The relationship between a page and a taxon is persisted in the publishing-api “links hash”. For example, see the taxons link in the content item for this guidance document.

Accessing the taxonomy

The level one taxons are associated with the GOV.UK home page through the root_taxon link type. The GOV.UK home page in turn has a corresponding reverse link of link type level one taxons.

This is the content item for the GOV.UK home page with all level one taxons listed.

https://www.gov.uk/api/content/

An example of a level one taxon is the “Education” taxon:

https://www.gov.uk/api/content/education

You can use this to find the structure of the taxonomy by following the child_taxons links.

Accessing tagged content

You can fetch content tagged to a particular taxon from the Search API (search-api).

This is used in some GOV.UK search pages. For example https://www.gov.uk/search/news-and-communications has a topic/subtopic facet that allows filtering. In addition, search pages like https://www.gov.uk/search/guidance-and-regulation?parent=%2Feducation%2Fschools-forums&topic=57c6ba08-a31a-4a7a-9cd6-3d571e91f1ab (which are accessed from topic pages) are prefiltered by topic.

The filter works with a content_id rather than URL. To find all content tagged to the above mentioned “Education taxon”:

https://www.gov.uk/api/search.json?filter_taxons[]=c58fdadd-7743-46d6-9629-90bb3ccc4ef0

By default search-api returns a handful of fields in a search result item. You are able to override the default fields by naming which fields you want returned. If a content item does not have one of the named fields provided, it will be left out of the returned item. See full documentation here.

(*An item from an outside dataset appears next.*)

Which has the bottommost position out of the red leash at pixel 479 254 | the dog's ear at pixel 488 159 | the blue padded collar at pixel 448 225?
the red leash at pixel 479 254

You can filter on multiple different field names if you wish to narrow down what you are searching for. You are able to filter by one or many field names and multiple values can be given for each field name. To find all speech content tagged to “Education taxon”:

https://www.gov.uk/api/search.json?filter_taxons[]=c58fdadd-7743-46d6-9629-90bb3ccc4ef0&filter_content_store_document_type[]=speech&fields[]=title,description,link,content_store_document_type,format

You can also access all content tagged to a taxon and the part of the taxonomy below it. The following will give you everything tagged to topics in the “Education” taxonomy:

https://www.gov.uk/api/search.json?filter_part_of_taxonomy_tree[]=c58fdadd-7743-46d6-9629-90bb3ccc4ef0&fields=title,taxons,part_of_taxonomy_tree

You can see the number of documents in each topic by using taxons as a facet:

https://www.gov.uk/api/search.json?filter_part_of_taxonomy_tree=c58fdadd-7743-46d6-9629-90bb3ccc4ef0&facet_taxons=1000&count=0

Visibility

Editors can use Whitehall to tag content to the taxonomy.

Individual branches can be hidden from Editors by clearing the visible_to_departmental_editors flag on level one taxons in Content Tagger.

Additionally taxons have a ‘phase’, which can be ‘alpha’, ‘beta’ or ‘live’. The phase of a taxon controls its visibility on the front end apps. This allows us to publish the entire taxonomy while making those parts which are not considered mature enough for production harder to find.

Taxonomy Metrics

High level metrics regarding the taxonomy are recorded in Graphite, and can be looked at through a Grafana dashboard.

A rake task in Content Tagger is run through the deploy Jenkins every 30 minutes to push metrics to Graphite (via StatsD).